#### Tarea:
Edita el texto proporcionado que aparece más abajo. Copia el fragmento que comienza en "Los humanos, nacidos" y termina después de "hemos de aceptar.", pero sustituye "aleatoria" por "azarosa".

Es más cómodo, si; pero menos interesante y más aburrido. Resignarse es una forma simple de ir muriendo y, a ciertas edades, tal conformidad, parece sabiduría o no conduce a ninguna parte; sin embargo, muchas veces, aún aceptando por principio las cosas como vengan, hay que rebelarse, asir energía con rabia y no tolerar las intolerancias ni las injusticias.
Los humanos, nacidos todos iguales, de forma aleatoria y en un medio propicio, formamos parte de los demás seres vivos (vegetales y animales) con características únicas, propias y, como todos, muy diferentes (ni mejor ni peor) que hemos de aceptar.
Aprendamos contrastando las mismas materias, divulgadas por hombres de distintas tendencias. Olvidemos el respeto humano y la opinión ajena. Aniquilemos el miedo a contaminarnos. Domeñemos los complejos adquiridos, las prohibiciones o censuras dictadas y no demos por validas las teorías estudiadas, sean económicas, políticas, religiosas o de otro tipo, por mucho que las consideremos legitimas y respetables. Establezcamos nuestro criterio mediante la duda y la reflexión; sin afirmar ni asegurar hasta no estar convencidos. Recelemos y desconfiemos de cuanto escuchamos hasta estar seguros de nuestra postura; tiempo habrá para consolidar y defender nuestras ideas.
Desentrañemos los misterios que portamos en las profundidades de nuestras almas.

#### Información proporcionada:

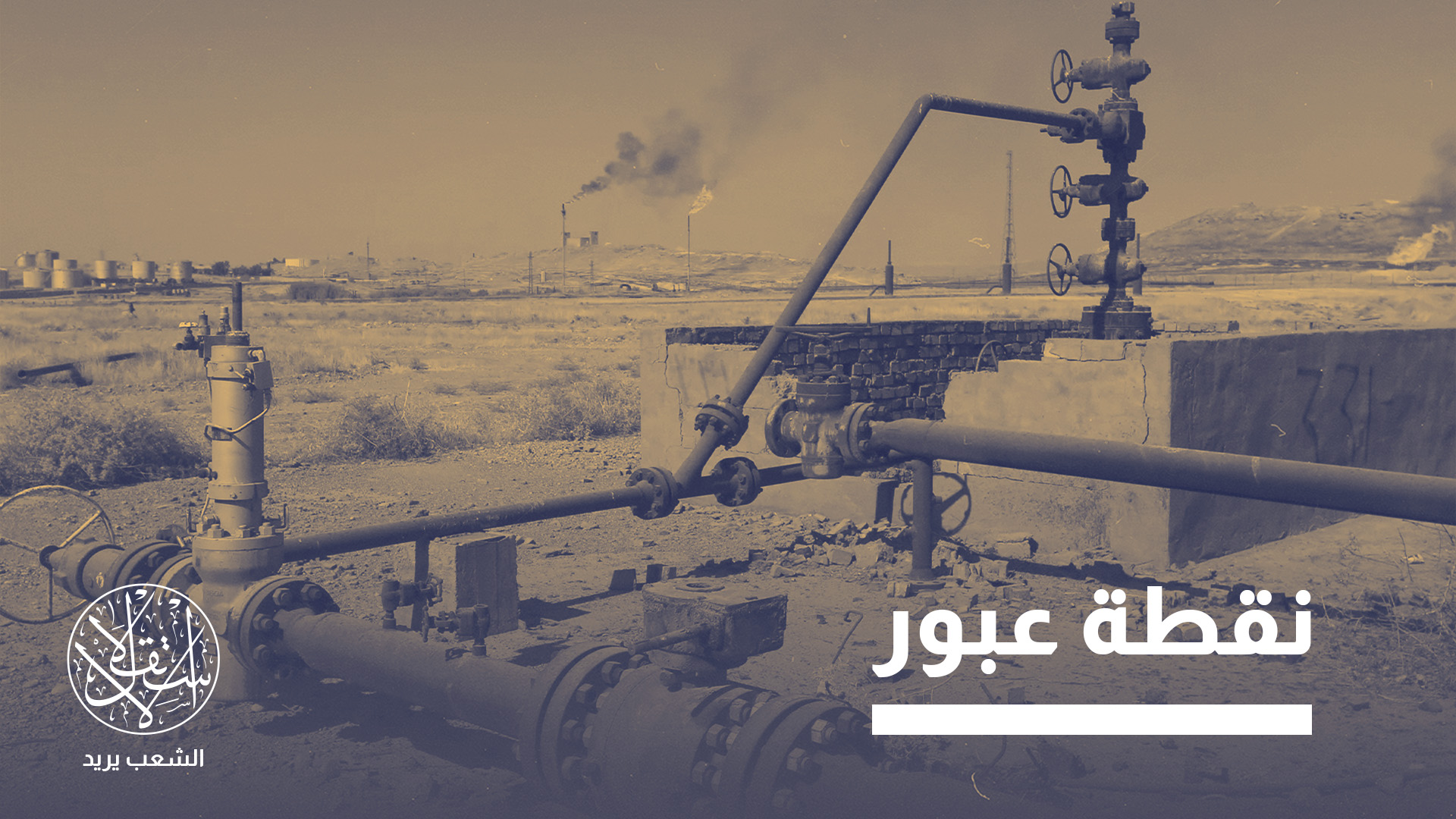 بين بانياس وجيهان.. صراع خطوط النفط يعيد ترتيب تحالفات سوريا والعراق وتركيا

#### Resultado del ejercicio:
Los humanos, nacidos todos iguales, de forma azarosa y en un medio propicio, formamos parte de los demás seres vivos (vegetales y animales) con características únicas, propias y, como todos, muy diferentes (ni mejor ni peor) que hemos de aceptar.